▶ REQUIRED TASK A: Duplicate the records word for word, from the line that contains "What distance from the recording" through the end of the records.

Mobile device 120 may include a mobile application 122. The mobile application may provide automatic speech recognition, paraphrase decoding, transducing and/or translation, paraphrase translation, partitioning, an automated assistant, and other functionality discussed herein. Mobile application 122 may be implemented as one or more applications, objects, modules or other software.
Computing device 130 may include a network browser 132. The network browser may receive one or more content pages, script code and other code that when loaded into the network browser provides automatic speech recognition, paraphrase decoding, transducing and/or translation, paraphrase translation, partitioning, an automated assistant, and other functionality discussed herein.
Network server 150 may receive requests and data from application 112, mobile application 122, and network browser 132 via network 140. The request may be initiated by the particular applications or browser applications. Network server 150 may process the request and data, transmit a response, or transmit the request and data or other content to application server 160.

▶ REQUIRED TASK B: In the page text, write out the stretch from "Network server 150 may receive" through "application server 160." again, replacing "application server 160" with "backend server 160".

(Dataset items)
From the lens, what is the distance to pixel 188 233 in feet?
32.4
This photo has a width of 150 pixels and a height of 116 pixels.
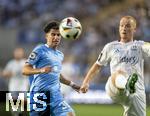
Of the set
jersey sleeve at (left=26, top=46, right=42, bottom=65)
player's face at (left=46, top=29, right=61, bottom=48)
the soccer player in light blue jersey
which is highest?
player's face at (left=46, top=29, right=61, bottom=48)

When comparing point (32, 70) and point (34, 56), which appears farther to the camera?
point (34, 56)

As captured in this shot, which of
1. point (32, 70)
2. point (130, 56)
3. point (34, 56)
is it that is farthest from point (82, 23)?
point (32, 70)

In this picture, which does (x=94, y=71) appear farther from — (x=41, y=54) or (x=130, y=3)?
(x=130, y=3)

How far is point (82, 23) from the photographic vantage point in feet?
71.2

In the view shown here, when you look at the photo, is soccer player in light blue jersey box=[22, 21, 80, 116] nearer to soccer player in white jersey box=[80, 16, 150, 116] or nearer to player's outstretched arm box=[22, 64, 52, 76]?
player's outstretched arm box=[22, 64, 52, 76]

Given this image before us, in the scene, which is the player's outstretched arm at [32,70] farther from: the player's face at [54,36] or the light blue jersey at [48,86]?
the player's face at [54,36]

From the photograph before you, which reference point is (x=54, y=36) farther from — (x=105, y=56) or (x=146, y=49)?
(x=146, y=49)

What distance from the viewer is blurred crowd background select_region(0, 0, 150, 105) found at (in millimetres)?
20062

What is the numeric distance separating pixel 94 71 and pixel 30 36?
12.1 meters

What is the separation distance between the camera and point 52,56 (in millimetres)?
9133

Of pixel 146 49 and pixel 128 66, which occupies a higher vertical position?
pixel 146 49

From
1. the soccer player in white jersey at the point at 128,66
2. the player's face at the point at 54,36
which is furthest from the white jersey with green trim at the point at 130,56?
the player's face at the point at 54,36

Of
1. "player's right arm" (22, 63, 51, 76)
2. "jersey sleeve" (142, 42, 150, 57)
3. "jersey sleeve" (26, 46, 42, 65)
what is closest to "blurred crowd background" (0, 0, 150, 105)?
"jersey sleeve" (142, 42, 150, 57)

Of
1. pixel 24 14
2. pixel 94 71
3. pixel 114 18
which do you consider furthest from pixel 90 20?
pixel 94 71
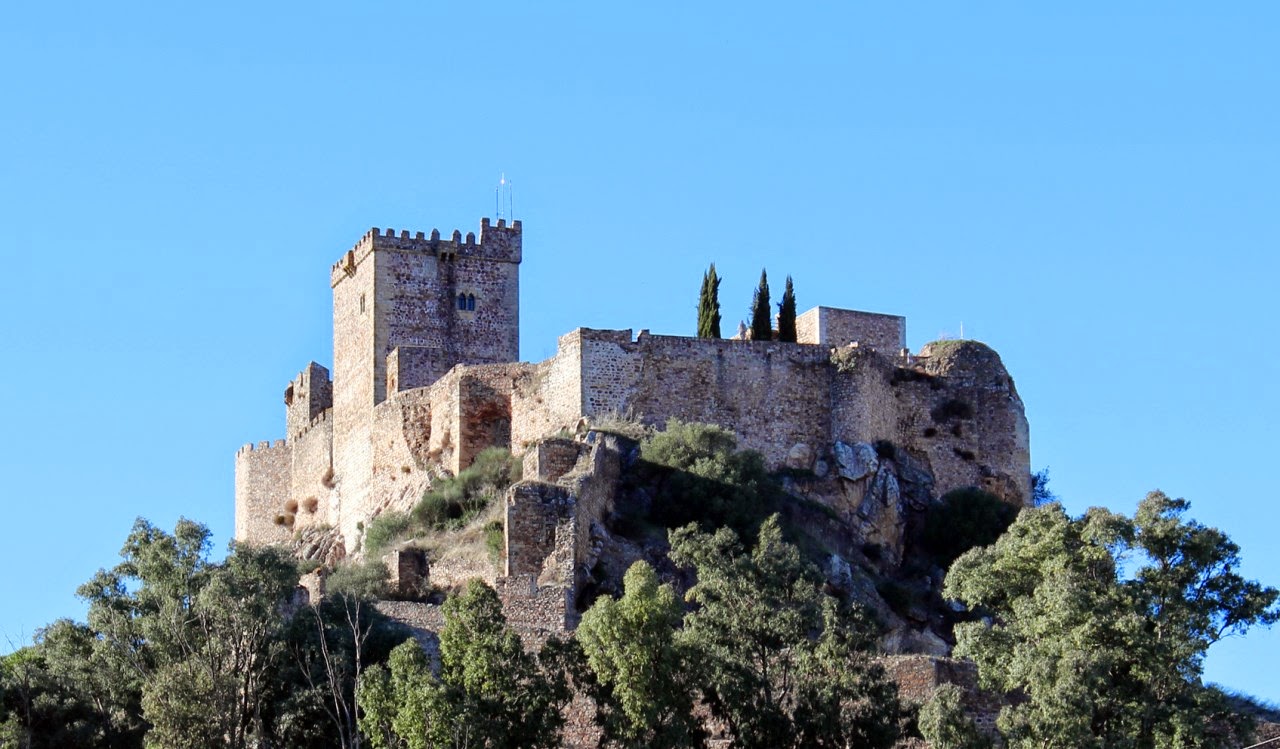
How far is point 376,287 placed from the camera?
66.8m

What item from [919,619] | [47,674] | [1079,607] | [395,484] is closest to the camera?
[1079,607]

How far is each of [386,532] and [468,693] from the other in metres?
19.2

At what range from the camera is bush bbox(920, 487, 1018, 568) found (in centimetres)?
5953

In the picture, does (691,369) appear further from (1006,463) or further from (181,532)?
(181,532)

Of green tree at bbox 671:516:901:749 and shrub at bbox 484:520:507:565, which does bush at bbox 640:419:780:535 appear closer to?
shrub at bbox 484:520:507:565

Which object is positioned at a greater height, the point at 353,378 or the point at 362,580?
the point at 353,378

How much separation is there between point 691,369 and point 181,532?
16362 mm

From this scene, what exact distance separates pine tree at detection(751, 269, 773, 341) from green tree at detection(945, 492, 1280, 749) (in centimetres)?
2205

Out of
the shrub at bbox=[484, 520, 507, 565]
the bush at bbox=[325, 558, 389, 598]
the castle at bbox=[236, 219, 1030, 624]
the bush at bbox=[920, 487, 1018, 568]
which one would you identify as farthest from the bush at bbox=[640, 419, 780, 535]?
the bush at bbox=[325, 558, 389, 598]

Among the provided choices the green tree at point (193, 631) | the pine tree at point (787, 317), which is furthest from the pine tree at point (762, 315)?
the green tree at point (193, 631)

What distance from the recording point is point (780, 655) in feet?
137

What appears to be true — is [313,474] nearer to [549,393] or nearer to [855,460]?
[549,393]

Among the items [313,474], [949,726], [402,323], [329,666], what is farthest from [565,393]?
[949,726]

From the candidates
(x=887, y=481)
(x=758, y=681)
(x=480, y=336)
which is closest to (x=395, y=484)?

▶ WRITTEN ANSWER A:
What distance from the recording point is point (780, 655) in feet?
137

What appears to be true — is [313,474] nearer to [549,393] or nearer to [855,460]?
[549,393]

Among the items [313,474], [949,726], [402,323], [329,666], what is farthest from [565,393]?
[949,726]

From the candidates
(x=887, y=481)
(x=758, y=681)
(x=480, y=336)
which is closest to (x=395, y=484)?

▶ WRITTEN ANSWER B:
Network server 150 may receive requests and data from application 112, mobile application 122, and network browser 132 via network 140. The request may be initiated by the particular applications or browser applications. Network server 150 may process the request and data, transmit a response, or transmit the request and data or other content to backend server 160.